January 25, 2017
ISLAMABAD: The Ministry of Interior has directed IG Azad Jammu and Kashmir to verify citizenship of two Pakistani schoolboys incarcerated in India for months, after having strayed across the Line of Control.
On September 18, 2016, unknown militants had waged an attack on Indian army's brigade headquarters in Uri, Indian-occupied Kashmir, leaving 19 Indian soldiers dead. India, maintaining its tradition, had once again put the blame on Pakistan without even preliminary investigations held.
The two school-goers, Ahsan Khursheed and Faisal Husain Awan, lived in a village in Azad Kashmir located at an hour’s walk away from the LoC. They were picked by the Indian army on Sep 21 - three days after the Uri attack - after they had strayed across the border.

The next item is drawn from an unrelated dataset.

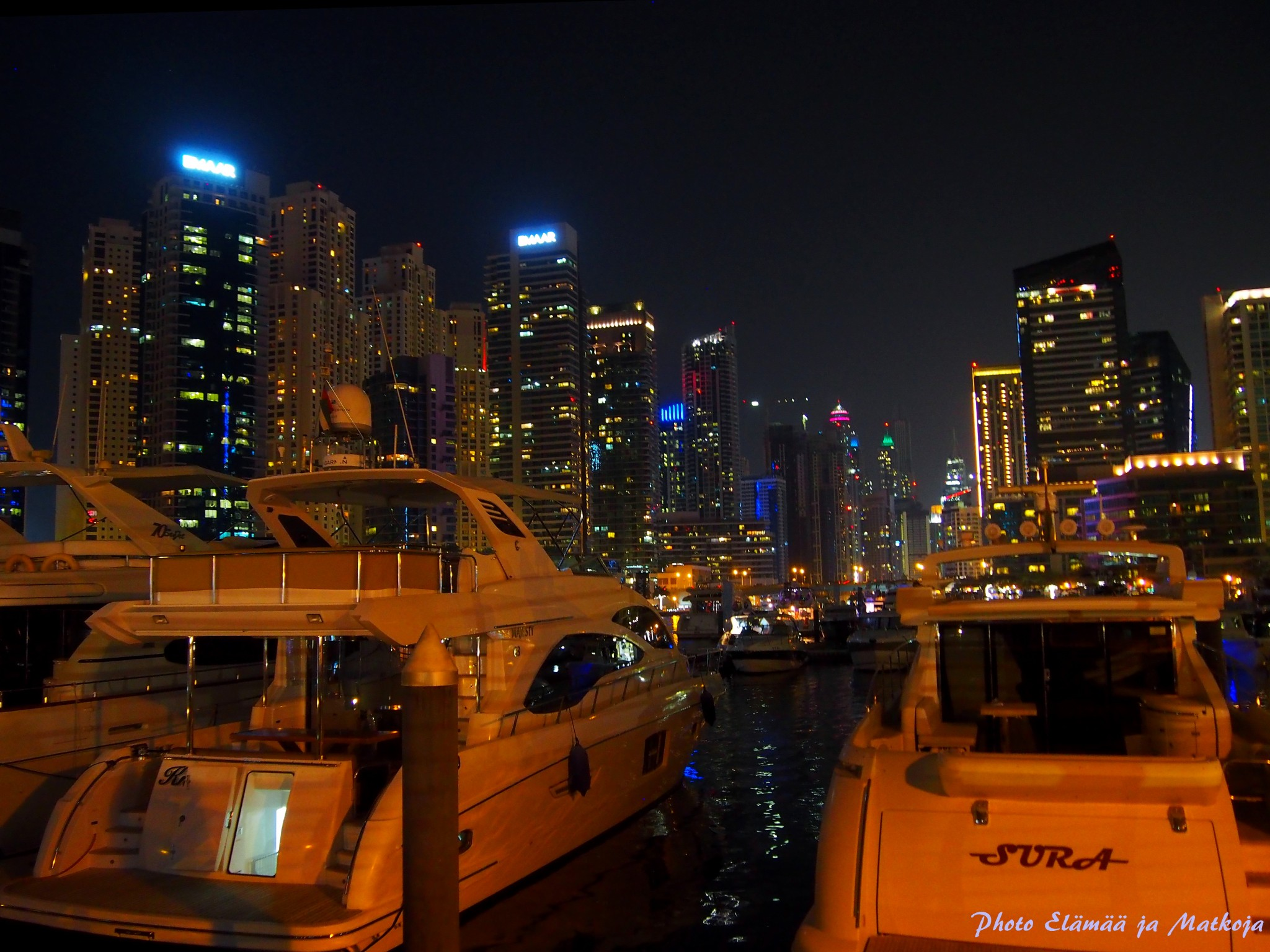 Dubai Marina boats Photo Elämää ja Matkoja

However today the Ministry of Interior provided particulars of the two school-goers to the AJK government and directed the IG to verify their citizenship.
The top cop, after verifying the particulars, will forward his report to the ministry.
India's efforts to deliberately involve the two teens in Uri attack were foiled after its own investigating agency declared them innocent. Of late, Indian officials admitted that the two boys had mistakenly crossed the de-facto border.
On Tuesday, Dr. Ghulam Mustafa, brother of Faisal Awan — one of the two teenagers held in India — revealed that no one in Pakistan had yet contacted him over the matter.
He was speaking in Geo News' program ‘Aaj Shahzeb Khanzada Kay Saath’.
Mustafa said that he tried to contact Pakistan High Commissioner in New Delhi Abdul Basit, but he did not receive his phone call.
He also contacted Foreign Office spokesman Nafees Zakaria, who told him that this was not his mandate. Zakaria, however, told Dr. Mustafa that he will convey his message to the relevant authorities in Pakistan and Pakistan High Commission in New Delhi.